O conselheiro relatou que foram feitas inúmeras oitivas junto ao governo estadual para ajudar no caso, inclusive contatos diretos com a cúpula do governo de Roraima e da secretaria estadual de saúde, porém sem sucesso.

Somente o senador Mecias de Jesus (Republicanos) chegou a falar com Cavalcante e a família, garantindo que o equipamento chegaria nesta terça-feira (5). “Só que infelizmente veio na sexta-feira (1) a notícia da morte da Amanda”, lamentou o conselheiro.

FALSA ESPERANÇA – Segundo ainda relata o titular do Conselho Tutelar de Alto Alegre, em vários momentos a equipe deu falsas esperanças ao pai da adolescente sobre a chegada do material. “O pai teve a expectativa da realização da cirurgia e acabou ouvindo do médico que a cirurgia não seria possível, pois o equipamento voltou”, respaldou.

A tia de Amanda lembrou que o pai estava sempre ao lado da jovem que lutava pela vida.

“Os últimos momentos dela era naquela sala de Trauma e ninguém conseguia ver ou tocar nela. Nem mesmo se despedir. Foi muito difícil, principalmente pro pai dela, porque tudo que ele ouvia era mentira”, salientou Nilcia.

Revoltada com o desfecho da história de Amanda, a tia ressaltou que foram quatro meses acreditando que a adolescente iria sair com vida do HGR. Ela deixa sua crítica para a atual situação em que se encontra a saúde do Estado.

“Nós elegemos um governo para melhorar Roraima, porque não estava bom e agora está pior. É um desrespeito e uma vergonha com a população e nós queremos justiça, pois não queremos que aconteça com ninguém o que aconteceu com minha sobrinha”, finalizou.

REPARAÇÃO – Com o falecimento da adolescente, o conselho tutelar irá buscar, junto ao Ministério Público, a responsabilização do Estado no caso, já que houve o descumprimento de ordem judicial favorável à Amanda.

“Observamos que Roraima está em uma situação tão crítica que eles não estão preocupados. O que o povo necessita é de responsabilidade do poder estadual, e não está sendo executado”, criticou o conselheiro tutelar de Alto Alegre, Ademar Cavalcante.

Sesau diz ter dado assistência e anuncia chegada do equipamento 

Sesau disse em nota ter dado toda a assistência para a jovem da etnia Macuxi (Foto: Diane Sampaio /Folha BV)
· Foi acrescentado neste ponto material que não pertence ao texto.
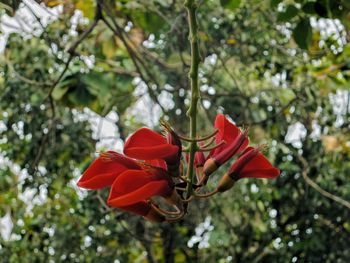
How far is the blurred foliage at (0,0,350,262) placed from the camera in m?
2.72

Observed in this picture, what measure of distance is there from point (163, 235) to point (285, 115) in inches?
40.9

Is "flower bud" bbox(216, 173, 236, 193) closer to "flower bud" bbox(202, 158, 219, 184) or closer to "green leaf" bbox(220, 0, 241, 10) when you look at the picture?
"flower bud" bbox(202, 158, 219, 184)

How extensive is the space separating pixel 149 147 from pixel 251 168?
169 millimetres

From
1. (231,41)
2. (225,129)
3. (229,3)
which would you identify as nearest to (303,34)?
(229,3)

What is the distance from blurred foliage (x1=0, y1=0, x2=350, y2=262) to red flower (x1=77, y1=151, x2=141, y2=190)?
1.28m

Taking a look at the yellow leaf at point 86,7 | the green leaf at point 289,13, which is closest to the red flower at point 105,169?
the green leaf at point 289,13

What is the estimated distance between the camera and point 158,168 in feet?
2.72

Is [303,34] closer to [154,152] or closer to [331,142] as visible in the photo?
[154,152]

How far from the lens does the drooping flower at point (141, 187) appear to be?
2.55ft

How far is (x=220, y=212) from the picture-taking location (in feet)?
10.9

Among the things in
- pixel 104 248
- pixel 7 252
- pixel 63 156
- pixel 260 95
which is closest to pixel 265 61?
pixel 260 95

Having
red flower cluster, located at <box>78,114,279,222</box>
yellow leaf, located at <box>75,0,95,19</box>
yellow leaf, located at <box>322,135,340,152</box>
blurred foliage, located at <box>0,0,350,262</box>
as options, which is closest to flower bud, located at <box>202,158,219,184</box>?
red flower cluster, located at <box>78,114,279,222</box>

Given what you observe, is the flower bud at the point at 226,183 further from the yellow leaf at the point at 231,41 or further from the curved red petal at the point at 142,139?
the yellow leaf at the point at 231,41

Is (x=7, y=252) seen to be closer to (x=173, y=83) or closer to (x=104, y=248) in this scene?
(x=104, y=248)
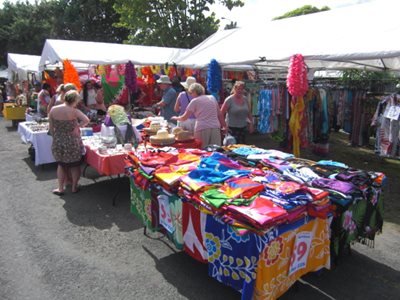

Por meio de nota enviada para a Folha, a Sesau informou que, assim que tomou conhecimento da situação clínica de Amanda Barbosa, de 16 anos, determinou que a equipe do Hospital Geral de Roraima prestasse toda assistência até a chegada de sonda ultrassônica para a paciente.

“O item estava contemplado no processo emergencial no 5164, que acabou impugnado pela empresa Síntese. A questão não teve decisão judicial até o presente momento”, reiterou a nota.

Segundo ainda informa a secretaria, por conta da urgência de vários casos em Roraima, foi aberta uma nova dispensa de licitação, em 18 de setembro deste ano, para aquisição de itens hospitalares, através do processo no 7273/19, cujo material de neurocirurgia deve chegar nesta terça-feira, dia 5.

Por fim, a nota ressalta que, mesmo diante de tantas dificuldades, a Sesau “tem se empenhado na reestruturação de todo o sistema de saúde do Estado, desde melhorias na estrutura física das unidades à regularização de medicamentos e insumos, preocupação que infelizmente não tem sido a mesma de alguns agentes comerciais”.